__AIM__. Transcribe all the entries word for word, omitting any pictures they contain.

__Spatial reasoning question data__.
☆ ☆ ☆

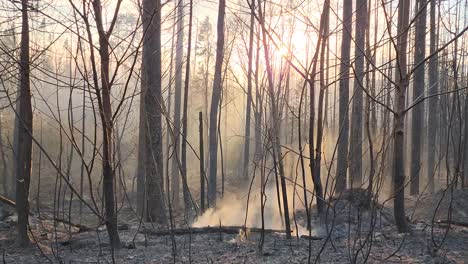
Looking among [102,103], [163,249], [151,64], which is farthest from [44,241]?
[151,64]

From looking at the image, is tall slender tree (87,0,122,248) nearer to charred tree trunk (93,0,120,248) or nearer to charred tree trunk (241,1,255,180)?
charred tree trunk (93,0,120,248)

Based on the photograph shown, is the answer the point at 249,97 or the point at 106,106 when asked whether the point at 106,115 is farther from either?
the point at 249,97

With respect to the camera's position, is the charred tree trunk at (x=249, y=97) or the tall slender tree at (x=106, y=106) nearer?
the tall slender tree at (x=106, y=106)

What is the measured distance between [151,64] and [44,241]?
3.59 meters

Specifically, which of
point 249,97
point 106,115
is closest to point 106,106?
point 106,115

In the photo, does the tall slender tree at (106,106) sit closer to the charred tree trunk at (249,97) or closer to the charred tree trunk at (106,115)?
the charred tree trunk at (106,115)

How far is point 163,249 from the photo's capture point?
17.6 ft

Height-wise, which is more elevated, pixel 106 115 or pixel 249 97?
pixel 249 97

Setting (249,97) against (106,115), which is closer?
(106,115)

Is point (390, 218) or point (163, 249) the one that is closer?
point (163, 249)

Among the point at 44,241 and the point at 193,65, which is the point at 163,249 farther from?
the point at 193,65

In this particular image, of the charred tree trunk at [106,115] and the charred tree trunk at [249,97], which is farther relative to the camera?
the charred tree trunk at [249,97]

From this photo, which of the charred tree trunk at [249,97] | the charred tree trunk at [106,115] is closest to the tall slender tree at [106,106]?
the charred tree trunk at [106,115]

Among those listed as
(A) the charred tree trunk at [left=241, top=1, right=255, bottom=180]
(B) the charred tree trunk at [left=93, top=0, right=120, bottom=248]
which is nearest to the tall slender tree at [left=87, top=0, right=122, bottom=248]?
(B) the charred tree trunk at [left=93, top=0, right=120, bottom=248]
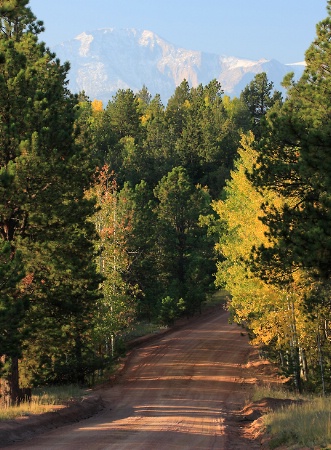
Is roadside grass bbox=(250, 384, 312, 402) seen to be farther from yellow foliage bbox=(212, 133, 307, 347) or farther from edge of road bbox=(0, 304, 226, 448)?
edge of road bbox=(0, 304, 226, 448)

☆ ☆ ☆

__FULL RESPONSE__.
Looking among [102,103], [163,249], [151,64], which is farthest from [44,241]?
[151,64]

From looking at the image, is tall slender tree (87,0,122,248) nearer to charred tree trunk (93,0,120,248) or nearer to charred tree trunk (241,1,255,180)?
charred tree trunk (93,0,120,248)

Based on the photograph shown, is the answer the point at 249,97 or the point at 106,106 when asked whether the point at 106,115 is farther from either?
the point at 249,97

With respect to the camera's position, is the charred tree trunk at (x=249, y=97) or the tall slender tree at (x=106, y=106) nearer?
the tall slender tree at (x=106, y=106)

What is the measured distance between [151,64] and [44,241]?
3.59 meters

Specifically, which of
point 249,97
point 106,115
is closest to point 106,106?
point 106,115

In the photo, does the tall slender tree at (106,106) sit closer to the charred tree trunk at (249,97) or closer to the charred tree trunk at (106,115)?
the charred tree trunk at (106,115)

How far is point 163,249 from the photo's capture point?
17.6 ft

Height-wise, which is more elevated, pixel 106 115 or pixel 249 97?
pixel 249 97

Setting (249,97) against (106,115), which is closer?
(106,115)

Is point (390, 218) or point (163, 249) the one that is closer?
point (163, 249)

Among the point at 44,241 and the point at 193,65, which is the point at 163,249 farther from?
the point at 193,65

In this particular image, of the charred tree trunk at [106,115] and the charred tree trunk at [249,97], which is farther relative to the camera?
the charred tree trunk at [249,97]

From this photo, which of the charred tree trunk at [249,97] | the charred tree trunk at [106,115] is closest to the tall slender tree at [106,106]?
the charred tree trunk at [106,115]

Among those listed as
(A) the charred tree trunk at [left=241, top=1, right=255, bottom=180]
(B) the charred tree trunk at [left=93, top=0, right=120, bottom=248]
which is nearest to the tall slender tree at [left=87, top=0, right=122, bottom=248]?
(B) the charred tree trunk at [left=93, top=0, right=120, bottom=248]
Is roadside grass bbox=(250, 384, 312, 402) seen to be farther from yellow foliage bbox=(212, 133, 307, 347) or farther from edge of road bbox=(0, 304, 226, 448)?
edge of road bbox=(0, 304, 226, 448)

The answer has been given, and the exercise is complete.